(Input data begins)

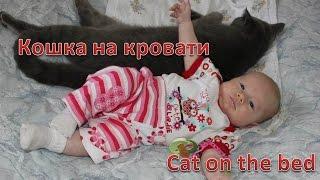 VLOG: Кошка нежится на Сашиной постели\ Cat is relaxing on Sasha's bed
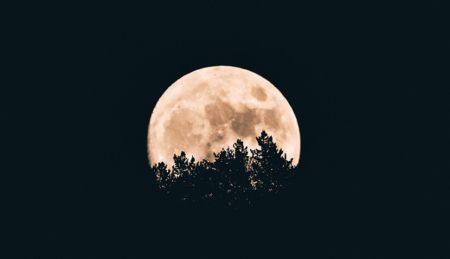 今日(2月5日)は、水瓶座の新月(6:04)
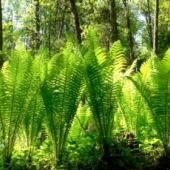 Sõnajala taimed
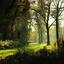 Enchanted (groot zien)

(Input data ends)

Description of the task -
Beginning at the line that contains "今日(2月5日)は、水瓶座の新月(6:04)", retype each line of the data above through the very last one. Do not retype the pictures.

Your solution -
 今日(2月5日)は、水瓶座の新月(6:04)
 Sõnajala taimed
 Enchanted (groot zien)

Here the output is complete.